You have concluded the architecting part of the network, so now you can actually build a model from that architecture for training. As you have seen previously on Step 4 of this crash course series, to use the network you need to initialize the parameters and hybridize the model.

[13]:
# Create the model based on the blueprint provided and initialize the parameters
device = mx.gpu()

initializer = mx.initializer.Xavier()

model = LeafNetwork()
model.initialize(initializer, device=device)
model.summary(mx.np.random.uniform(size=(4, 3, 128, 128), device=device))
model.hybridize()
--------------------------------------------------------------------------------
        Layer (type)                                Output Shape         Param #
================================================================================
               Input                            (4, 3, 128, 128)               0
        Activation-1                           (4, 32, 127, 127)               0
            Conv2D-2                           (4, 32, 127, 127)             416
         MaxPool2D-3                             (4, 32, 62, 62)               0
         BatchNorm-4                             (4, 32, 62, 62)             128
        Activation-5                             (4, 64, 61, 61)               0
            Conv2D-6                             (4, 64, 61, 61)            8256
         MaxPool2D-7                             (4, 64, 29, 29)               0
         BatchNorm-8                             (4, 64, 29, 29)             256
        Activation-9                            (4, 128, 28, 28)               0
           Conv2D-10                            (4, 128, 28, 28)           32896
        MaxPool2D-11                            (4, 128, 13, 13)               0
        BatchNorm-12                            (4, 128, 13, 13)             512
          Flatten-13                                  (4, 21632)               0
       Activation-14                                    (4, 100)               0
            Dense-15                                    (4, 100)         2163300
          Dropout-16                                    (4, 100)               0
       Activation-17                                     (4, 10)               0
            Dense-18                                     (4, 10)            1010
          Dropout-19                                     (4, 10)               0
            Dense-20                                      (4, 2)              22
      LeafNetwork-21                                      (4, 2)               0
================================================================================
Parameters in forward computation graph, duplicate included
   Total params: 2206796
   Trainable params: 2206348
   Non-trainable params: 448
Shared params in forward computation graph: 0
Unique parameters in model: 2206796
--------------------------------------------------------------------------------
[03:58:49] /work/mxnet/src/storage/storage.cc:202: Using Pooled (Naive) StorageManager for GPU

3. Choose Optimizer and Loss function

With the network created you can move on to choosing an optimizer and a loss function.
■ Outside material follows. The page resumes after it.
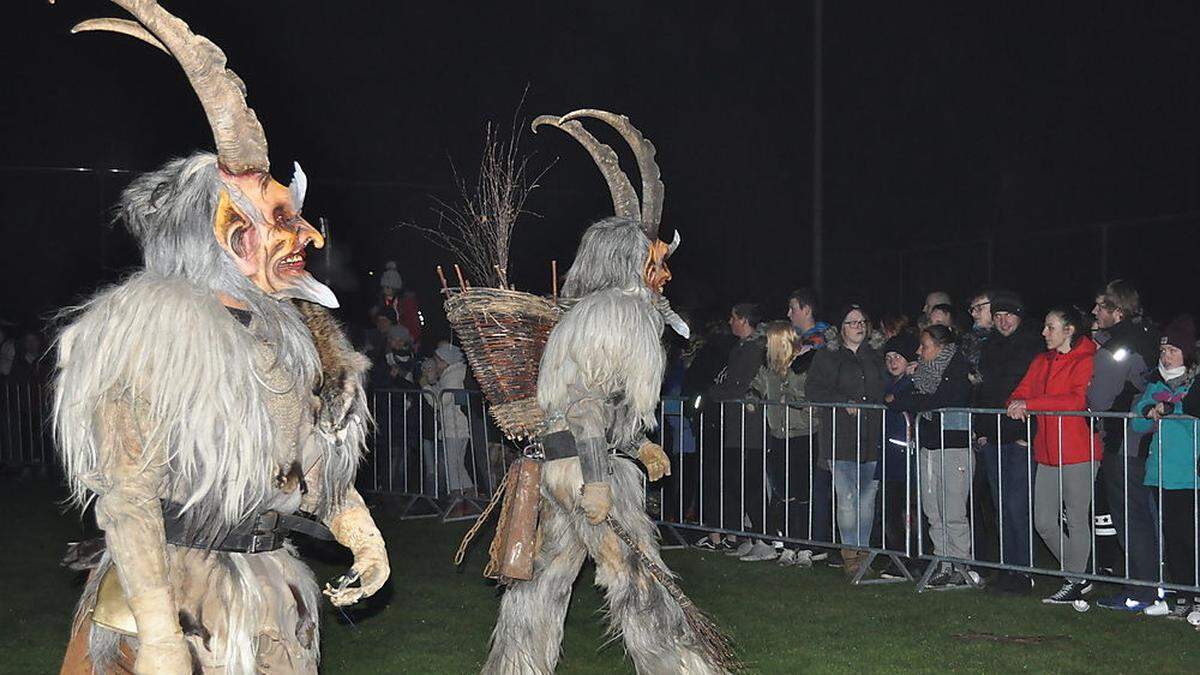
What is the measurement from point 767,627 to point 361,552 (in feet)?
15.4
The network you created uses these components to make an informed decision on how to tune the parameters to fit the final objective better. You can use the gluon.Trainer class to help with optimizing these parameters. The gluon.Trainer class needs two things to work properly: the parameters needing to be tuned and the optimizer with its corresponding hyperparameters. The trainer uses the error reported by the loss function to optimize these parameters.

For this particular dataset you will use Stochastic Gradient Descent as the optimizer and Cross Entropy as the loss function.

[14]:
# SGD optimizer
optimizer = 'sgd'

# Set parameters
optimizer_params = {'learning_rate': 0.001}

# Define the trainer for the model
trainer = gluon.Trainer(model.collect_params(), optimizer, optimizer_params)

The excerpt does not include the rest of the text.